PASSAGE:
Content starts
The most important factor in this determination, however, is the fact that debtor's employees are familiar with Mr. Hall and are more willing to assist Mr. Hall in the investigation and defense of the debtor in the FBI investigation. Inasmuch as the search warrant was obtained as a result of information provided by employees of the debtor, it is imperative that the employees have confidence in or, at least, feel comfortable with debtor's counsel in the criminal matter. Since there was testimony that the employees have a willingness to speak with Mr. Hall regarding the allegations contained in the search warrant, Mr. Hall's representation may be crucial. Accordingly, the Court finds that it is in the best interest of the estate that Mr. Hall be hired as counsel regarding the Medicaid investigation pursuant to 11 U.S.C. § 327(e).
Content ends
TASK A: Under which statutory provision does the passage say Mr. Hall should be hired as counsel for the Medicaid investigation?
TASK B: Condense the passage's paragraph beginning "The most important factor in this determination" into a short bulleted list that keeps its main facts.
TASK C: Write out the passage word for word, from "The most important" up to and including "U.S.C. § 327(e).".

DATA EXCERPT:
Content starts
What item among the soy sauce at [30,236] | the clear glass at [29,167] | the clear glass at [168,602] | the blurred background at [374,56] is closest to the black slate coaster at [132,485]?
Content ends
EXPECTED ANSWER A: 11 U.S.C. § 327(e).

EXPECTED ANSWER B:
- The debtor's employees know Mr. Hall and are more willing to help him investigate and defend the debtor in the FBI investigation.
- The search warrant came from information the employees provided, so they must trust or feel comfortable with the debtor's criminal counsel.
- Testimony showed the employees are willing to talk to Mr. Hall about the warrant's allegations, which may make his representation crucial.
- The Court finds that hiring Mr. Hall as counsel in the Medicaid investigation under 11 U.S.C. § 327(e) is in the estate's best interest.

EXPECTED ANSWER C:
The most important factor in this determination, however, is the fact that debtor's employees are familiar with Mr. Hall and are more willing to assist Mr. Hall in the investigation and defense of the debtor in the FBI investigation. Inasmuch as the search warrant was obtained as a result of information provided by employees of the debtor, it is imperative that the employees have confidence in or, at least, feel comfortable with debtor's counsel in the criminal matter. Since there was testimony that the employees have a willingness to speak with Mr. Hall regarding the allegations contained in the search warrant, Mr. Hall's representation may be crucial. Accordingly, the Court finds that it is in the best interest of the estate that Mr. Hall be hired as counsel regarding the Medicaid investigation pursuant to 11 U.S.C. § 327(e).